Papua New Guinea Women's Under-19 cricket team
- Nickname: Siales
- Association: Cricket PNG

Personnel
- Captain: Melanie Ani
- Coach: Kath Hempenstall

History
- Twenty20 debut: v. Indonesia at Udayana Cricket Ground, Bali, Indonesia; 3 July 2022

International Cricket Council
- ICC region: East Asia-Pacific (EAP)

= Papua New Guinea women's national under-19 cricket team =

Under-19 cricket team

The Papua New Guinea women's national under-19 cricket team represents Papua New Guinea in international under-19 women's cricket.

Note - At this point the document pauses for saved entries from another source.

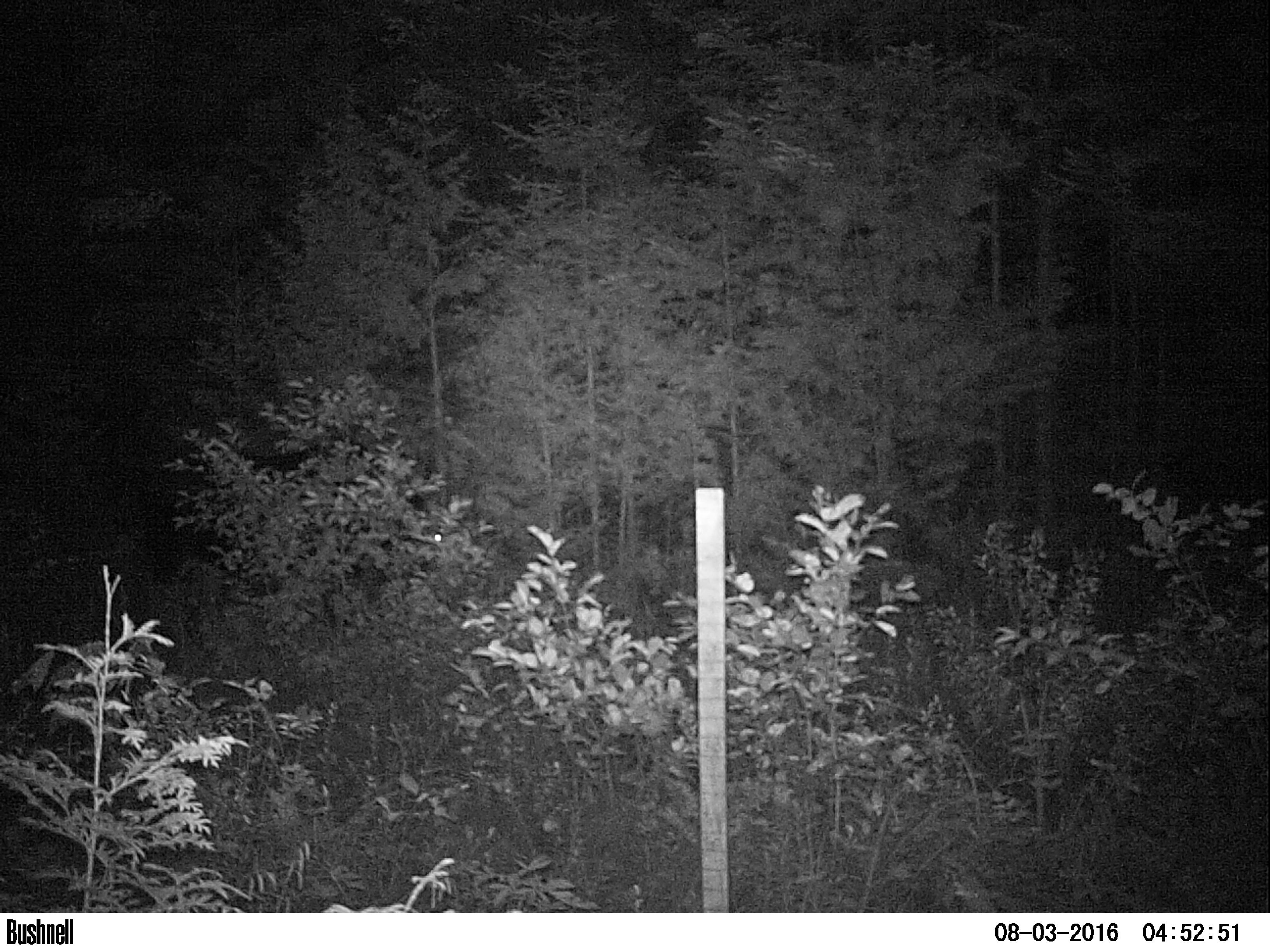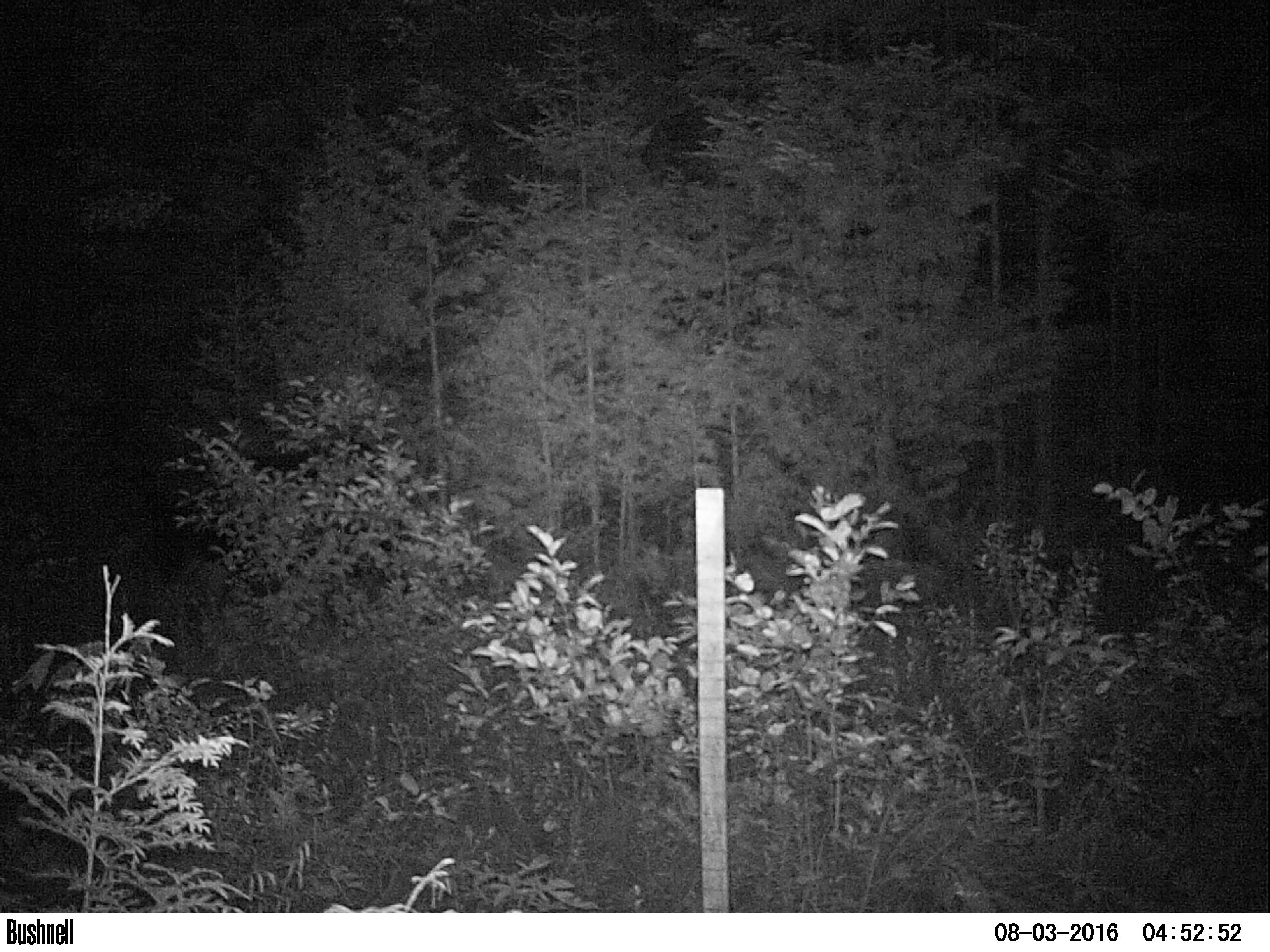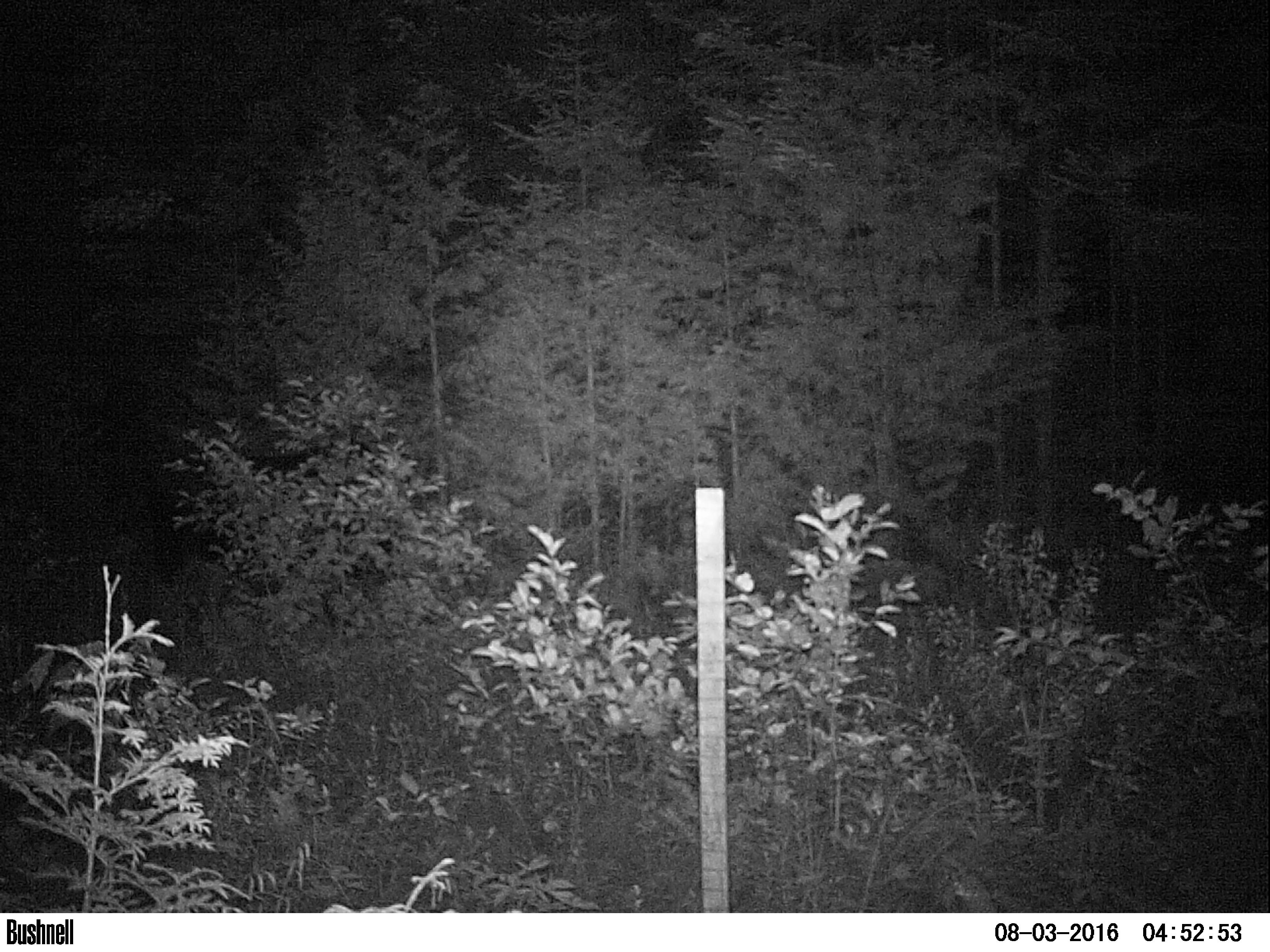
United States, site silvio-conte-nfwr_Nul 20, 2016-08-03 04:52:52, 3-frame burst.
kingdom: Animalia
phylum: Chordata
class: Mammalia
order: Artiodactyla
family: Cervidae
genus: Alces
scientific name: Alces alces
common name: moose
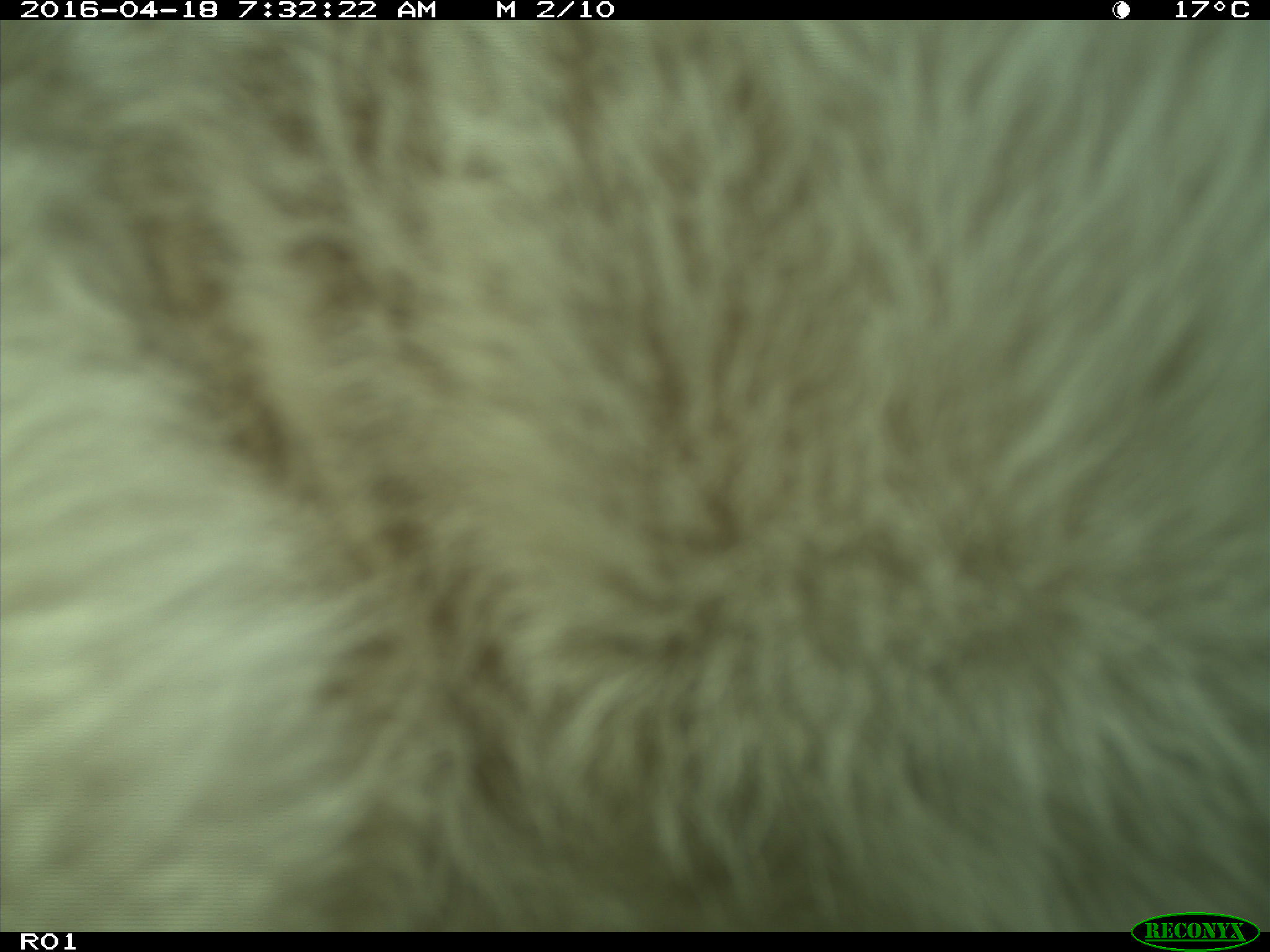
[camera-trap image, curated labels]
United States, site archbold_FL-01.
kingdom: Animalia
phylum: Chordata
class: Mammalia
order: Artiodactyla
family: Bovidae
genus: Bos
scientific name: Bos taurus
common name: domestic cow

The team is administered by Cricket PNG.

==Records & statistics==
International match summary

As of 20 May 2024

Playing records
| Format | M | W | L | T | D/NR | Inaugural match |
| Youth Women's Twenty20 Internationals | 6 | 0 | 6 | 0 | 0 | 14 May 2024 |

===Records against other national sides===

Associate members
| Opponent | M | W | L | T | NR | First match | First win |
| Indonesia | 3 | 1 | 2 | 0 | 0 | 3 July 2022 | 4 July 2022 |
| Fiji | 2 | 0 | 2 | 0 | 0 | 15 May 2024 |  |
| Samoa | 2 | 0 | 2 | 0 | 0 | 16 May 2024 |  |

==Tournament history==
===ICC Under-19 Women's World Cup===

ICC Women's Under-19 T20 World Cup records
Year: Round; Position; GP; W; L; T; NR
South Africa 2023: Did not qualify
Malaysia 2025
Bangladesh Nepal 2027: To be determined
Total: 0/2; –; 0; 0; 0; 0; 0

===ICC Under-19 Women's World Cup East Asia Pacific qualifiers===

ICC Under-19 Women's World Cup East Asia Pacific qualifiers records
| Year | Round | Position | GP | W | L | T | NR |
| Indonesia 2023 | Did not participate |  |  |  |  |  |  |  |
| Indonesia 2025 | DNQ | – | 6 | 0 | 6 | 0 | 0 |
| 2027 | To be determined |  |  |  |  |  |  |  |
| Total | 1/2 | – | 6 | 0 | 6 | 0 | 0 |

==History==
The side played for the first time in the East Asia-Pacific Qualifier for the 2023 ICC Under-19 Women's T20 World Cup, in a three-match series against Indonesia. They lost the series 2–1. They missed out on securing a T20 World Cup spot after falling short by just three runs in the final match of the series.